A Court Missed

This time, the DC Circuit Court has erred.  The Trump administration—Health and Human Services—had allowed Arkansas, among other States, to set work requirements on its citizens as prerequisites to eligibility for the State’s Medicaid program. Folks and organizations sued over that, and the case wound up in the DC Circuit Court.  That Court held with the suers and has blocked Arkansas from proceeding with the work requirements.

Writing for the Court, Senior Circuit Judge David Sentelle held, in part, that HHS didn’t address the purpose of Medicaid in a way that suited him:

to provide health care coverage to populations that otherwise could not afford it….

Sentelle wrote further,

The means that Congress selected to achieve the objectives of Medicaid was to provide health care coverage to populations that otherwise could not afford it.
To an extent, Arkansas and the government characterize the Secretary’s approval letter [allowing Arkansas’ work requirements] as also identifying transitioning beneficiaries away from governmental benefits through financial independence or commercial coverage as an objective promoted by Arkansas Works.

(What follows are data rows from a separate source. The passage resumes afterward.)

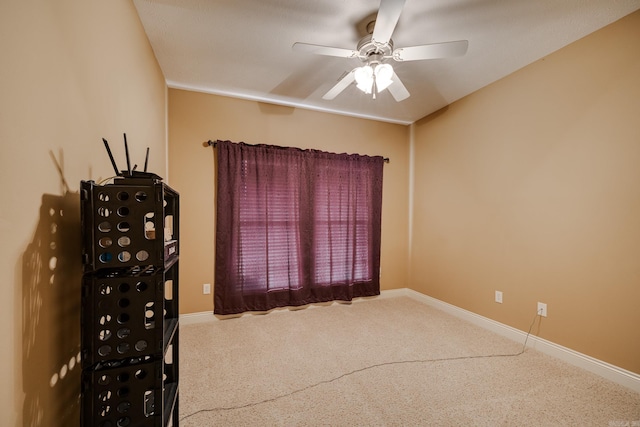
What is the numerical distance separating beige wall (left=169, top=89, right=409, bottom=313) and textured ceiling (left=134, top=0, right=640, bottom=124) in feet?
0.83

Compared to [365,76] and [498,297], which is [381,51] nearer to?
[365,76]

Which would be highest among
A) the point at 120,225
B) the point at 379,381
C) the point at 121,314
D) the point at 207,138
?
the point at 207,138

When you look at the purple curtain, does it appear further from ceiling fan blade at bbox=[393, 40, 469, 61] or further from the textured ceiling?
ceiling fan blade at bbox=[393, 40, 469, 61]

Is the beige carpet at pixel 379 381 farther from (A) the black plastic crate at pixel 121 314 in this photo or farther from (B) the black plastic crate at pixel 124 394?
(A) the black plastic crate at pixel 121 314

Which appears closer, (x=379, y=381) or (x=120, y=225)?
(x=120, y=225)

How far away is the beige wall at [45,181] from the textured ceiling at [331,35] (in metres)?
0.81

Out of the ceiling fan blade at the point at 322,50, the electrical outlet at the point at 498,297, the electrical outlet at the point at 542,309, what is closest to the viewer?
the ceiling fan blade at the point at 322,50

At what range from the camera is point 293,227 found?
10.4 ft

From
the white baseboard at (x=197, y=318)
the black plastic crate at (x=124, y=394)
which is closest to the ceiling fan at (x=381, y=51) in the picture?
the black plastic crate at (x=124, y=394)

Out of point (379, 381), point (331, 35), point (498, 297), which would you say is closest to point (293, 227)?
point (379, 381)

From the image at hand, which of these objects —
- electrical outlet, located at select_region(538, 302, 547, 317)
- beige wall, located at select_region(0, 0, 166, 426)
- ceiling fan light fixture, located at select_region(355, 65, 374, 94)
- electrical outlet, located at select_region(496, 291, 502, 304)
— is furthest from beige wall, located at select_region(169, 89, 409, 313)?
electrical outlet, located at select_region(538, 302, 547, 317)

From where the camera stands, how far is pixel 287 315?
3.07m

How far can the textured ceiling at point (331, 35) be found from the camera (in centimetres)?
174

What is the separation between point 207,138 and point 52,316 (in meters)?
2.41
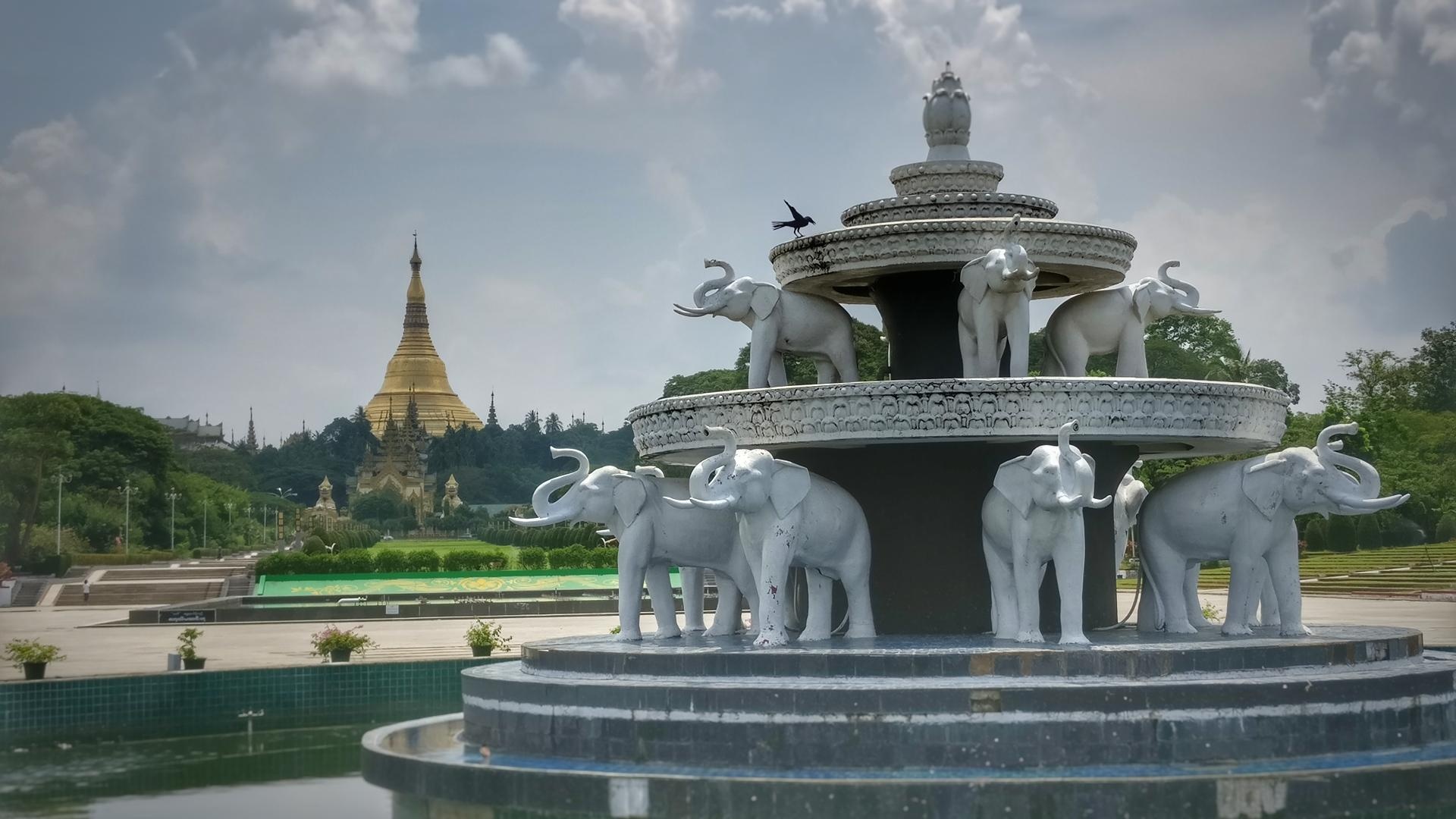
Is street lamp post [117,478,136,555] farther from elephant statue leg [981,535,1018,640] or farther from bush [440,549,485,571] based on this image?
elephant statue leg [981,535,1018,640]

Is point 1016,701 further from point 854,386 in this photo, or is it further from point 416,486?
point 416,486

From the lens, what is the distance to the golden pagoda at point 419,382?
487 feet

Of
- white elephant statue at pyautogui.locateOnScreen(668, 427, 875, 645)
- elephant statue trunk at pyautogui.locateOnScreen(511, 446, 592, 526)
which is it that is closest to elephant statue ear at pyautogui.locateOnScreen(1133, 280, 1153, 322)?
white elephant statue at pyautogui.locateOnScreen(668, 427, 875, 645)


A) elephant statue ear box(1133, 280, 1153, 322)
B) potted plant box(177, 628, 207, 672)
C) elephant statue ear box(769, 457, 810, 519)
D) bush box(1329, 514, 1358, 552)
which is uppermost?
elephant statue ear box(1133, 280, 1153, 322)

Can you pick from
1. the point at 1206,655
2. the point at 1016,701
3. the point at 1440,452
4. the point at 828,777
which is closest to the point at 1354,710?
the point at 1206,655

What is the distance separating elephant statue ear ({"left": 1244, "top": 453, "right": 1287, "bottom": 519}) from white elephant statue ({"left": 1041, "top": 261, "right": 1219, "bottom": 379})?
182 centimetres

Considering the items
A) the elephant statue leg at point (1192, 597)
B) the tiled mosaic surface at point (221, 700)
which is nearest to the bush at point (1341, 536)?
the tiled mosaic surface at point (221, 700)

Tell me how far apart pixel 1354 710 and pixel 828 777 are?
3.73 m

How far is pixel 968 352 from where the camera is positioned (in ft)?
49.1

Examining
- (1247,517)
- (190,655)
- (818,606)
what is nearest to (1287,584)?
(1247,517)

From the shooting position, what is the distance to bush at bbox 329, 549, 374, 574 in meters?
59.8

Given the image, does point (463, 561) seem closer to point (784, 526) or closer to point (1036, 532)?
point (784, 526)

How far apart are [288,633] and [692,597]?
2303cm

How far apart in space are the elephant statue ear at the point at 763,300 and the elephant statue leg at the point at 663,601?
96.1 inches
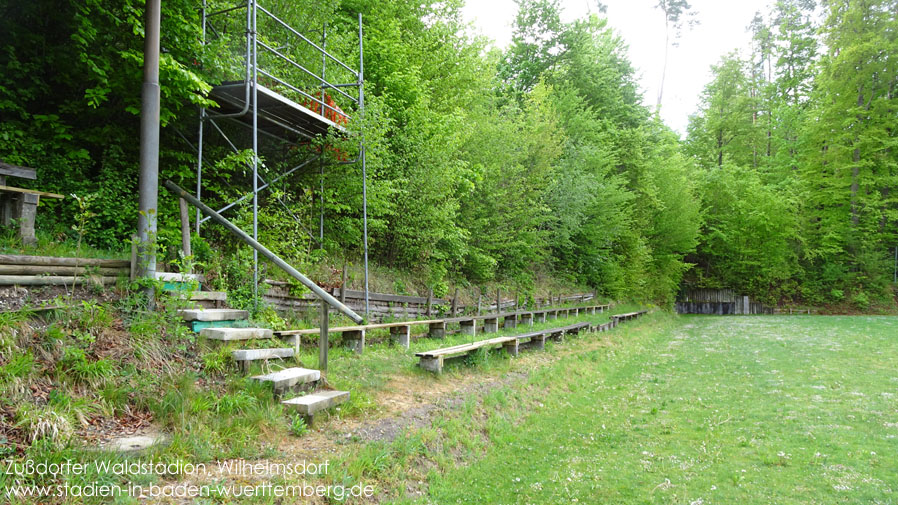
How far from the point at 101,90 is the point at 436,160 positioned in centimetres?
684

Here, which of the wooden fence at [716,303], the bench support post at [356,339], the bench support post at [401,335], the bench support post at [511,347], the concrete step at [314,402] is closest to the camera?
the concrete step at [314,402]

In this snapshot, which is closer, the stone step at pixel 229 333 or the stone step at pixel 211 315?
the stone step at pixel 229 333

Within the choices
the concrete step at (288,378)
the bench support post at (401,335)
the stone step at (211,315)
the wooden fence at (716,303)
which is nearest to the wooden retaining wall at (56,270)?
the stone step at (211,315)

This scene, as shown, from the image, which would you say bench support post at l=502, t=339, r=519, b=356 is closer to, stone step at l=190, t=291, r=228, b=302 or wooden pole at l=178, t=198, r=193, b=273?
stone step at l=190, t=291, r=228, b=302

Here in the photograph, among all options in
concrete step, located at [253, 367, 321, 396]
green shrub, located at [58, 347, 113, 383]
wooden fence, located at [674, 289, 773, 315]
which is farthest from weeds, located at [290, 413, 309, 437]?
wooden fence, located at [674, 289, 773, 315]

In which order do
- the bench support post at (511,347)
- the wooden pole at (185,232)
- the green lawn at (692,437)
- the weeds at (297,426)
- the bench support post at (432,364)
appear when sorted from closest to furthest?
the weeds at (297,426) → the green lawn at (692,437) → the wooden pole at (185,232) → the bench support post at (432,364) → the bench support post at (511,347)

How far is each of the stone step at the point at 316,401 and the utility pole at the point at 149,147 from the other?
1.78 metres

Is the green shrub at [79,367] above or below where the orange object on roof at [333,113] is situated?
below

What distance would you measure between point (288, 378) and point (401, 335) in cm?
397

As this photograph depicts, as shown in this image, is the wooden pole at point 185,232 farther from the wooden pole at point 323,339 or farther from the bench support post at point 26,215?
the wooden pole at point 323,339

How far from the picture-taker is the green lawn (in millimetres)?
4449

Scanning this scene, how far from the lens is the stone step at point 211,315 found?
17.0 ft

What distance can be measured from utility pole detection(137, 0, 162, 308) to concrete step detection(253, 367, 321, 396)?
1.41 meters

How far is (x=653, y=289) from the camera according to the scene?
2912 cm
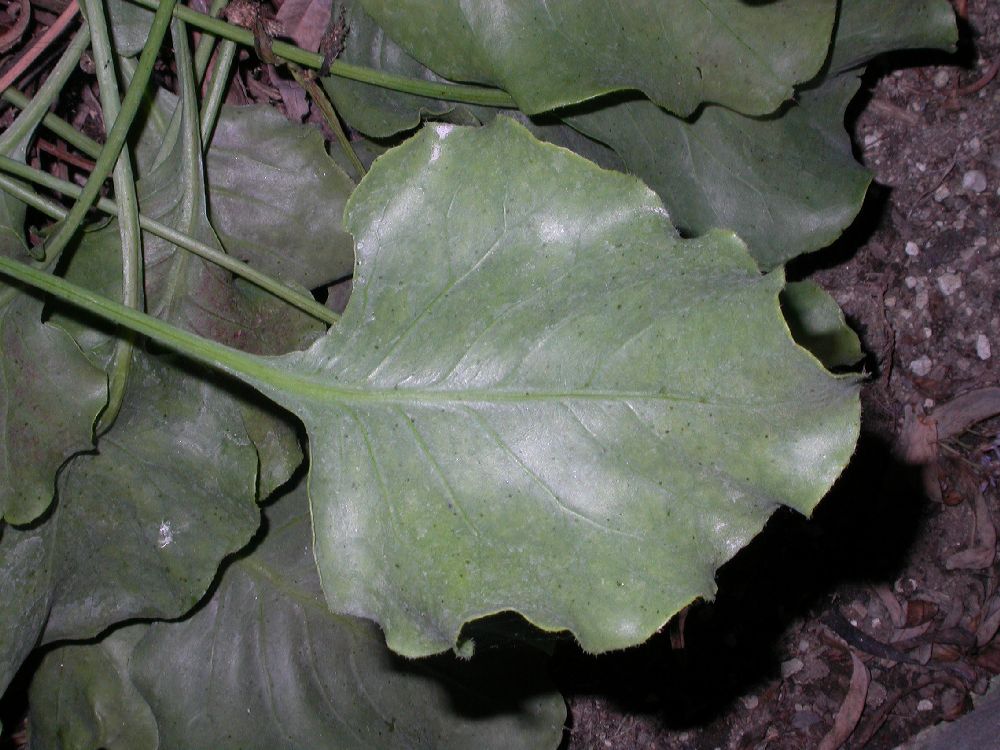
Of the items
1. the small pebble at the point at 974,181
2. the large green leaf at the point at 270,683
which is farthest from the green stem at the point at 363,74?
the small pebble at the point at 974,181

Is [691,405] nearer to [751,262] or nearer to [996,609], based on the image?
[751,262]

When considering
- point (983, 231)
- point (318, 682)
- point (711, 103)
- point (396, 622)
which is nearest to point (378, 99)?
point (711, 103)

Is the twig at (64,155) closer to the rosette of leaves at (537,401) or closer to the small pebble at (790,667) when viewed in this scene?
the rosette of leaves at (537,401)

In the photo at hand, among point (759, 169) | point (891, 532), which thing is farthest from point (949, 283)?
point (759, 169)

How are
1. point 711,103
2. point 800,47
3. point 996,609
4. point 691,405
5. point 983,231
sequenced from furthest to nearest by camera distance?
point 996,609, point 983,231, point 711,103, point 800,47, point 691,405

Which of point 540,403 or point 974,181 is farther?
point 974,181

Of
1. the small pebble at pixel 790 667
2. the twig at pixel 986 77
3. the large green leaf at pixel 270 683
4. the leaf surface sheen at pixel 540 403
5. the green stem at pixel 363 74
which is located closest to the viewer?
the leaf surface sheen at pixel 540 403

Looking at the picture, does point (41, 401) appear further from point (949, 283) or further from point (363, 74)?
point (949, 283)
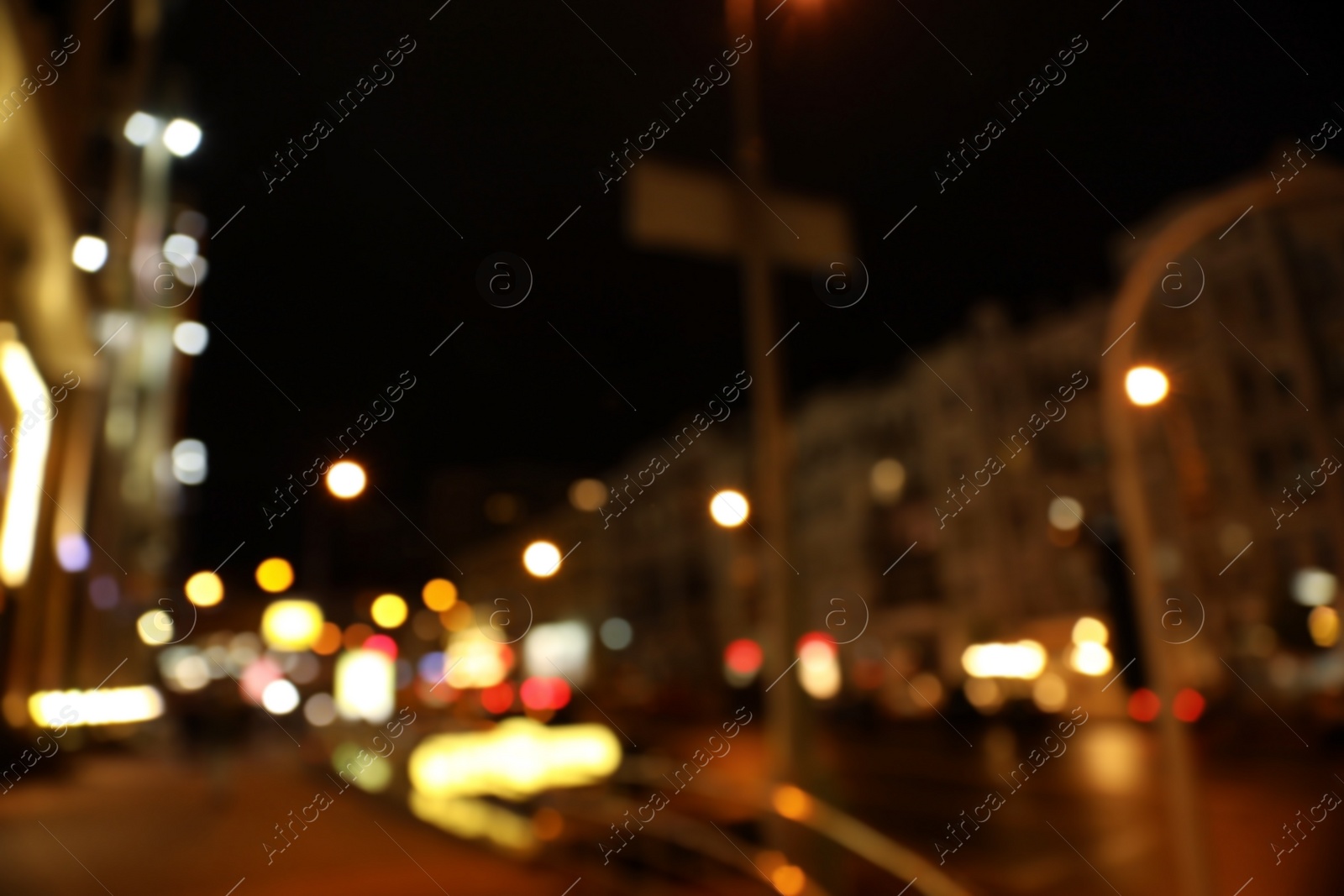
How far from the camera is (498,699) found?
28406 mm

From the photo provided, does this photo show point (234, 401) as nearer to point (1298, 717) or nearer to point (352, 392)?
point (352, 392)

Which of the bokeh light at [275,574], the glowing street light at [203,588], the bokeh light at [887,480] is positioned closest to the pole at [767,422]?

Sentelle then wrote that Azar’s approval letter did not discuss this aspect of the matter, either. That, though, is because it’s so blindingly obvious that explicitly writing, in effect, “this, too,” would have been merely redundant.

Of course, HHS did properly account for the principal purpose. Requiring efforts to work or to learn work skills directly accounts for Medicaid’s principal purpose, by helping folks become able to afford health-care coverage and so no longer be part of those “populations that otherwise could not afford it.”

The ruling needs to be appealed to the Supreme Court, and the Supremes need to uphold HHS’ requirement.

The DC Circuit messed up.


The Court’s ruling can be read here (maybe. The Circuit’s Web page is having trouble with this. The Case is Charles Gresham v. Alex Azar, II, Docket 19-5094).